# Extracted text:
Query: I/O cleanup, reorganization?

Hi all,
I am back from holidays today, and have been catching up on my email.
I was wondering: would a good task for this cycle be a reorganization of our set of scattered, disparate I/O classes into a nice, clean heirarchy of its own, such as /src/io and the namespace Inkscape::IO? We have been talking about moving from filenames to URIs for months now, and changing slowly from FILE * to iostreams. Maybe now at the beginning of a release cycle would be a good time to bite the bullet. This would not be a roadmap thing, but a nice clean top-to-bottom refactoring that would finally take care of our recurring migraines with files and paths and localization. Consider it to be a big bugfix.
If we could upgrade from char * ---to--->FILE *
to a much cleaner URI ---to--->istream and URI ---to--->ostream
...with built-in support for localization, it would make things a LOT easier.
I have been looking around the net a lot, and there already exists a wonderful 'gzstreams' lib for supporting .svgz without pipes. I experimented with it by recoding my copy of repr-io.cpp to use iostreams instead of FILE *, and it worked wonderfully.
There is also a pair of iostream implementations I found, that provide printf() and scanf() style formatting, to alleviate the pain of conversion somewhat.
This would be a lot like Java's "java.io.*" heirarchy, putting streams, files, URI/URL's and paths into one place.
Any thoughts, opinions? This is just something I have been thinking about recently.
Bob

Bob Jamison wrote:
to a much cleaner URI ---to--->istream and URI ---to--->ostream
...with built-in support for localization, it would make things a LOT easier.
Ew ew ew.
There is also a pair of iostream implementations I found, that provide printf() and scanf() style formatting, to alleviate the pain of conversion somewhat.
Eww ew ew ew!

Extracted data entries:
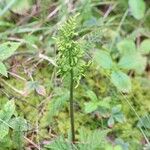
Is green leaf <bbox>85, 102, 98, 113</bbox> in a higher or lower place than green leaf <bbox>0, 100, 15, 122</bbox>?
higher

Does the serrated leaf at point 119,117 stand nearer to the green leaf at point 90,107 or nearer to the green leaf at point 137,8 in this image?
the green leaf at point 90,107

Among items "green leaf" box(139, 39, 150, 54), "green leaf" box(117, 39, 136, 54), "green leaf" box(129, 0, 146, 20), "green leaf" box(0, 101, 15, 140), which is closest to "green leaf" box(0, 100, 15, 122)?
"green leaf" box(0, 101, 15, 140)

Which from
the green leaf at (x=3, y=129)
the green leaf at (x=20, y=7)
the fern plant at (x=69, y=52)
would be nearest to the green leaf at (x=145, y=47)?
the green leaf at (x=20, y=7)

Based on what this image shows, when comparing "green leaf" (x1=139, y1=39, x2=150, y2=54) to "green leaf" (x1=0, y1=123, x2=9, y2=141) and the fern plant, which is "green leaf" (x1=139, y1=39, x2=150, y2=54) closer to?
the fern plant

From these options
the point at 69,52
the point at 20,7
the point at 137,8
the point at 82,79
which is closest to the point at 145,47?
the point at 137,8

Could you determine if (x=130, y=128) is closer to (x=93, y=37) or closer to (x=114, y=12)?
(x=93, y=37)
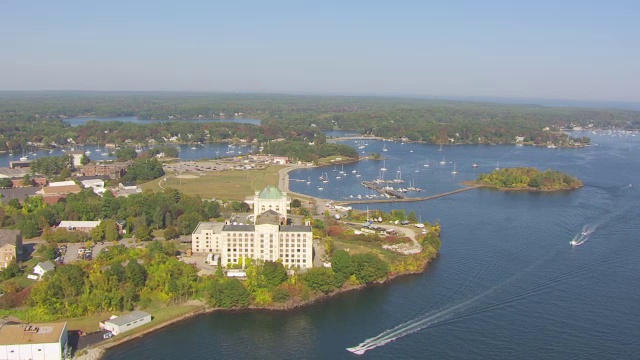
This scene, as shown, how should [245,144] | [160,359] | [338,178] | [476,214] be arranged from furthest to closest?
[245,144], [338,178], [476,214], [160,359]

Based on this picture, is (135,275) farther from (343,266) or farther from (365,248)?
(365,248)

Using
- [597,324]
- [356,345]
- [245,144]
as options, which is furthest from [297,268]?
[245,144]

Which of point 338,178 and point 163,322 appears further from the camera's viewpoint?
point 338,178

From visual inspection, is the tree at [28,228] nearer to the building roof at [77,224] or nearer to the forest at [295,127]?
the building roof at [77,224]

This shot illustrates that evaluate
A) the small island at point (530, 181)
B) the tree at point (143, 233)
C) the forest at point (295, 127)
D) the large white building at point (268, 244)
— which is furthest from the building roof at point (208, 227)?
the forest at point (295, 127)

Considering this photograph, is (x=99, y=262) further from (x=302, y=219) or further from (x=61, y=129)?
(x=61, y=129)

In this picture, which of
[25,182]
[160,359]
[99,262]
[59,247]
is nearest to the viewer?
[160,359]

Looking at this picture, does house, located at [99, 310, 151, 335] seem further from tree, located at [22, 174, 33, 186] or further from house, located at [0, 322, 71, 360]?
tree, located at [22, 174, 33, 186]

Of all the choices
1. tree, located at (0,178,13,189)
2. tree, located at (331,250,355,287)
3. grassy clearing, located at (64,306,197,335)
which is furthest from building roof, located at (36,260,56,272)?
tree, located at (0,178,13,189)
...
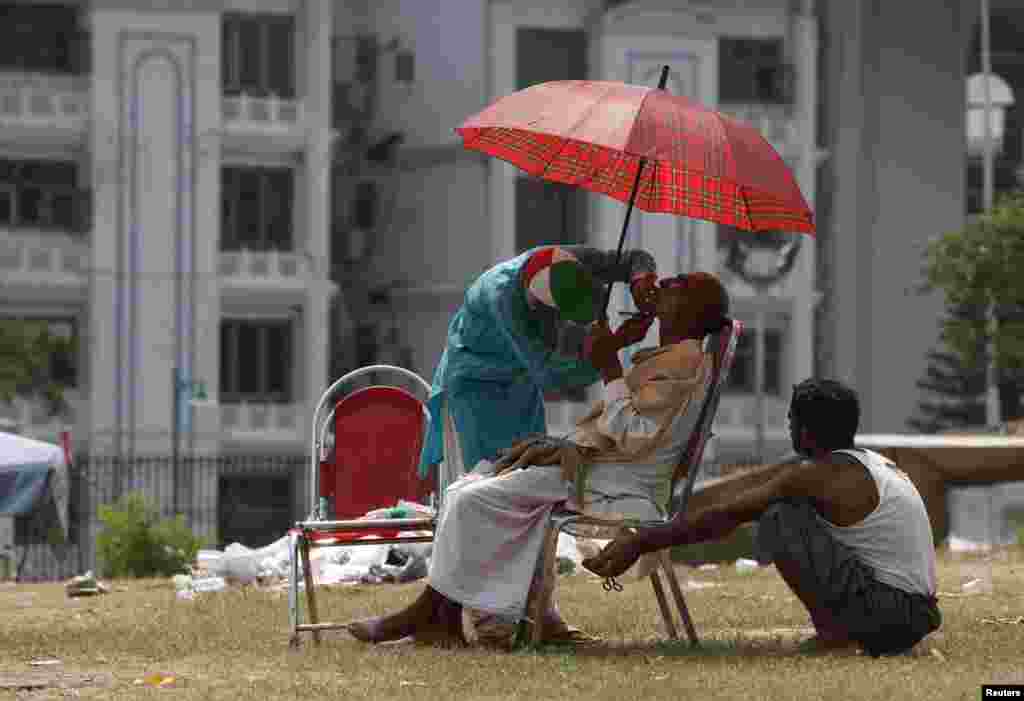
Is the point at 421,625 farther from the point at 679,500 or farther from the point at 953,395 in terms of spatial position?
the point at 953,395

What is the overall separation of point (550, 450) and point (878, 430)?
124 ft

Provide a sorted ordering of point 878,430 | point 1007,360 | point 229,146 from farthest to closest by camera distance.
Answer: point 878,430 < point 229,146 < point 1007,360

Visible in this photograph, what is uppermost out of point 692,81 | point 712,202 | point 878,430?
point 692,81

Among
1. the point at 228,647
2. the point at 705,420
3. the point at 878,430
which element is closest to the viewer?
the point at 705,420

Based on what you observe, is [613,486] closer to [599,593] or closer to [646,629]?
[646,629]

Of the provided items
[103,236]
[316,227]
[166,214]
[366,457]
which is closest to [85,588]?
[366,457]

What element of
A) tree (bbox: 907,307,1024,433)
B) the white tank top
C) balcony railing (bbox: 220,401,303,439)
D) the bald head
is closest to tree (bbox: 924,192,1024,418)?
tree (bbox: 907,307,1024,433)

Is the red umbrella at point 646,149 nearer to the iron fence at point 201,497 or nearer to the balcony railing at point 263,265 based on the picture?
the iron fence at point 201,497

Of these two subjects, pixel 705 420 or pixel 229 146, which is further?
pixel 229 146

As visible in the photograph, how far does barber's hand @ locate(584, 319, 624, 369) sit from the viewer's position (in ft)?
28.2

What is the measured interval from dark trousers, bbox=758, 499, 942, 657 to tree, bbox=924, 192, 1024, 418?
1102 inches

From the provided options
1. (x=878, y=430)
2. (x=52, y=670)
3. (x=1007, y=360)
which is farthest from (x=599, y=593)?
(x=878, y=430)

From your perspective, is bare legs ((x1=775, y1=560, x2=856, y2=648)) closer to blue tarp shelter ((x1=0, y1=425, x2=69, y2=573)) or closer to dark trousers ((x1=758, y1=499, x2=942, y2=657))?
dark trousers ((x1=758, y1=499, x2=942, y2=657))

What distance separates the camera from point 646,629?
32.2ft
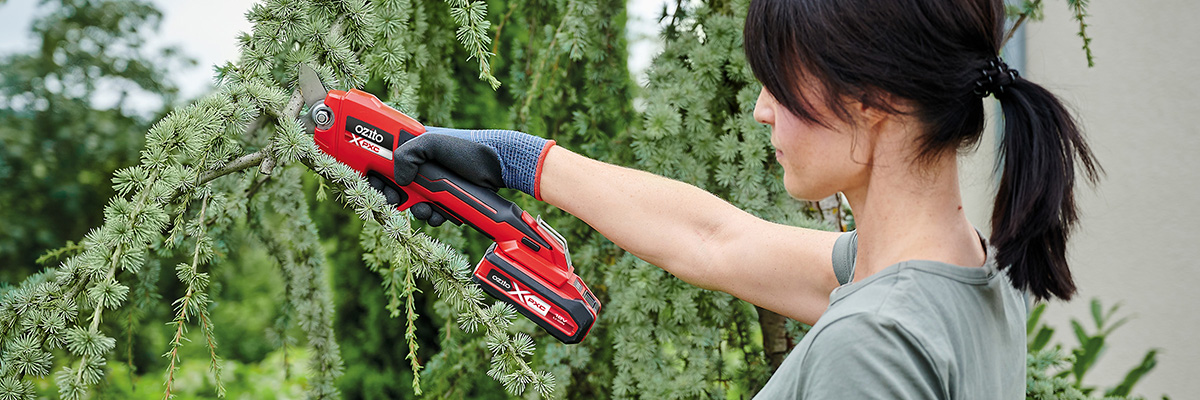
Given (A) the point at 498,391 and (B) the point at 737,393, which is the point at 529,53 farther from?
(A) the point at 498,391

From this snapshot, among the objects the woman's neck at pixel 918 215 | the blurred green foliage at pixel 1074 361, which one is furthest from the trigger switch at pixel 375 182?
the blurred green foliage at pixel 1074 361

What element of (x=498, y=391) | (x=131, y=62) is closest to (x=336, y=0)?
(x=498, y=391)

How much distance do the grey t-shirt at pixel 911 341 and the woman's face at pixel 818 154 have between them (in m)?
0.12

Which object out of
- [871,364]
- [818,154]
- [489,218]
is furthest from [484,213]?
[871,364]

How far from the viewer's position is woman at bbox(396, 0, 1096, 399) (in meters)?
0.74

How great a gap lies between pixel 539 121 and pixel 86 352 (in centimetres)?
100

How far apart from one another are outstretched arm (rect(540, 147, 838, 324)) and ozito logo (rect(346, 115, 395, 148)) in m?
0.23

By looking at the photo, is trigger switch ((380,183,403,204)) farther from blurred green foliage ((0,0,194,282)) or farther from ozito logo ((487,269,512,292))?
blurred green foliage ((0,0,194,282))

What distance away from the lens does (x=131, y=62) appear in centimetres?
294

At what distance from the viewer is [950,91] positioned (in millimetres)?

# What is asked:
• 1. In the Inkscape I/O thread, reproduce the passage from "I have been looking" up to and including "thinking about recently.", substituting "tinkered" for "experimented".
• 2. Rewrite the records from the line with "Which object out of" up to and including the line with "At what distance" as a Markdown table with columns Row and Line. Number each line and leave out blank lines.

# Answers to the tasks:
• 1.
I have been looking around the net a lot, and there already exists a wonderful 'gzstreams' lib for supporting .svgz without pipes. I tinkered with it by recoding my copy of repr-io.cpp to use iostreams instead of FILE *, and it worked wonderfully.
There is also a pair of iostream implementations I found, that provide printf() and scanf() style formatting, to alleviate the pain of conversion somewhat.
This would be a lot like Java's "java.io.*" heirarchy, putting streams, files, URI/URL's and paths into one place.
Any thoughts, opinions? This is just something I have been thinking about recently.

• 2.
| Row | Line |
|---|---|
| 1 | Which object out of |
| 2 | - [871,364] |
| 3 | - [818,154] |
| 4 | - [489,218] |
| 5 | is furthest from [484,213]? |
| 6 | [871,364] |
| 7 | How far from the viewer's position is woman at bbox(396, 0, 1096, 399) (in meters)? |
| 8 | 0.74 |
| 9 | How great a gap lies between pixel 539 121 and pixel 86 352 (in centimetres)? |
| 10 | 100 |
| 11 | How far apart from one another are outstretched arm (rect(540, 147, 838, 324)) and ozito logo (rect(346, 115, 395, 148)) in m? |
| 12 | 0.23 |
| 13 | By looking at the photo, is trigger switch ((380,183,403,204)) farther from blurred green foliage ((0,0,194,282)) or farther from ozito logo ((487,269,512,292))? |
| 14 | blurred green foliage ((0,0,194,282)) |
| 15 | What distance away from the lens does (x=131, y=62) appear in centimetres? |
| 16 | 294 |
| 17 | At what distance from the viewer is [950,91] positioned (in millimetres)? |